On February 12, 1952, Gonzalez, the defendant, pleaded guilty at No. 6649, Criminal, having withdrawn an earlier plea of not guilty, to an indictment charging violations of the narcotics laws. Section 371, Title 18 and Sections 2553(a), 2557(b) (1), Title 26. A journal entry of this date at No. 6649, Criminal, in the court below states: “The plea is accepted. Imposition of sentence is deferred.” On July 24, 1952, according to another journal entry, Gonzalez was called for sentence. He moved orally for leave to withdraw his plea of guilty and enter a plea of not guilty, and the court took “the matter under submission until July 28, 1952.” On July 29, 1952, according to another journal entry, Gonzalez asked permission to withdraw the oral motion last referred to and requested that his original plea, of guilty stand. The court below granted Gonzalez’ motion and he reiterated his plea of guilty. This plea was accepted by the court, which then entered an order which stated in part: “It is adjudged that the defendant has been convicted upon his plea of guilty of the offense of conspiring to purchase and sell unstamped narcotic drugs * * *. It is adjudged that the defendant is guilty as charged and convicted.” Finding that no pre-sentence report was required and that there was no reason why sentence should not be immediately pronounced on the defendant, the court forthwith sentenced Gonzalez to terms of imprisonment of five years on the first and second counts, the sentences to run consecutively, but on completion of the sentence imposed on the first count the defendant to be placed on probation for the. period of the second count.

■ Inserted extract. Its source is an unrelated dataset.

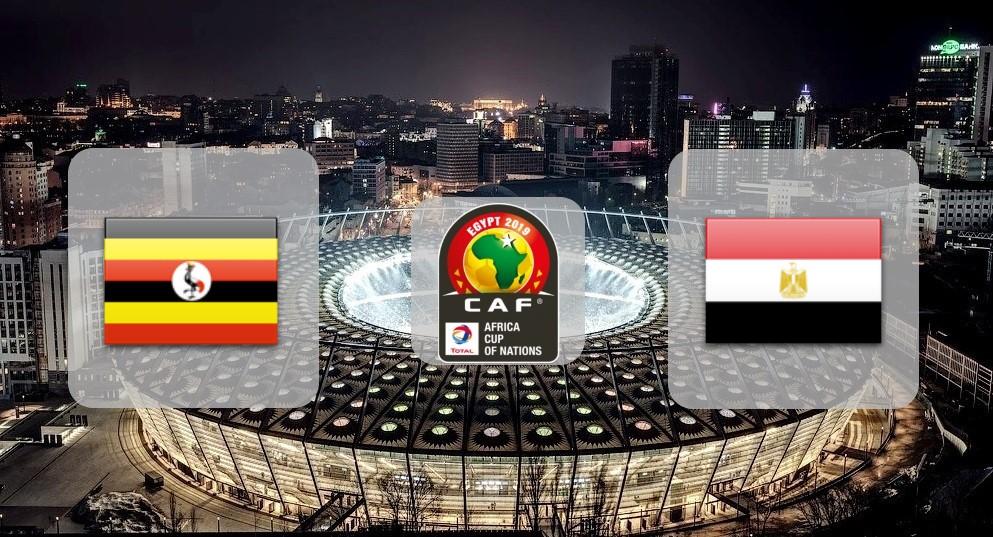 Уганда – Египет. Прогноз на матч Кубка Африканских Наций 30.06.2019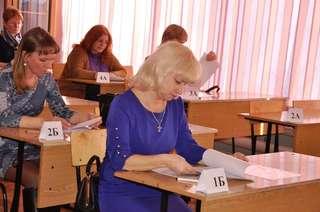 Единый государственный экзамен по русскому языку сдали родители Уссурийска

At various times between May 23rd and June 25th, 1952, while the defendant was on bail at No. 6649, Criminal, he committed other crimes against the narcotic laws. On September 19, 1952, an information was filed against him which contained eight counts pertaining to these offenses, alleging violations of Sections 2550, 2553, 2557(b) (1), 2591(a), and 2596, Title 26. This information was at No. 7039, Criminal, in the United States District Court for the District of Puerto Rico. On the same day Gonzalez entered a plea of guilty to all the counts of the information referred to. On September 19, 1952, another information was filed against the defendant at No. 7039, Criminal, which recited in substance that he was a second offender against the narcotics laws of the United States. The court below then proceeded to sentence Gonzalez pursuant to the provisions of the Act of November 2, 1951, 65 Stat. 767, 21 U.S.C.A. § 174, as a second offender, imposing upon him a term of imprisonment of ten years on the first count of the information and to eight years on each of the other seven counts, all of the sentences to run concurrently with the sentence on the first count. The sentence imposed on the defendant in the second case, No. 7039, Criminal, was to run consecutively “to
The substantial issue presented by the case at bar is whether the court below possessed the power to sentence the offender as a second offender under the Act of November 2, 1951, 21 U.S.C.A. § 174. The Act provides that he who violates the narcotics laws and is found guilty may be fined as specified and shall be imprisoned not less than two or more than five years for the first offense. For a second offense the offender may be fined a specified sum and shall be imprisoned not less than five or more than ten years. For a third or subsequent offense the offender may be fined as specified and shall be imprisoned not less than ten or more than twenty years. The statute provides that: “[A]n offender shall be considered a second or subsequent offender, as the case may be, if he previously has been convicted of any [specified narcotics] offense”. (Emphasis added.) We must determine, therefore, whether under the statute Gonzalez’ prior conviction at No. 6649, Criminal, must have taken place previous to the time of the commissions of the subsequent offenses or only prior to the filing of the information in the second prosecution at No. 7039, Criminal. If the statute means that the commissions of the subsequent offenses must have taken place subsequent to conviction at No. 6649, Criminal, we must then determine whether a guilty plea constitutes a conviction under the statute or whether more is required.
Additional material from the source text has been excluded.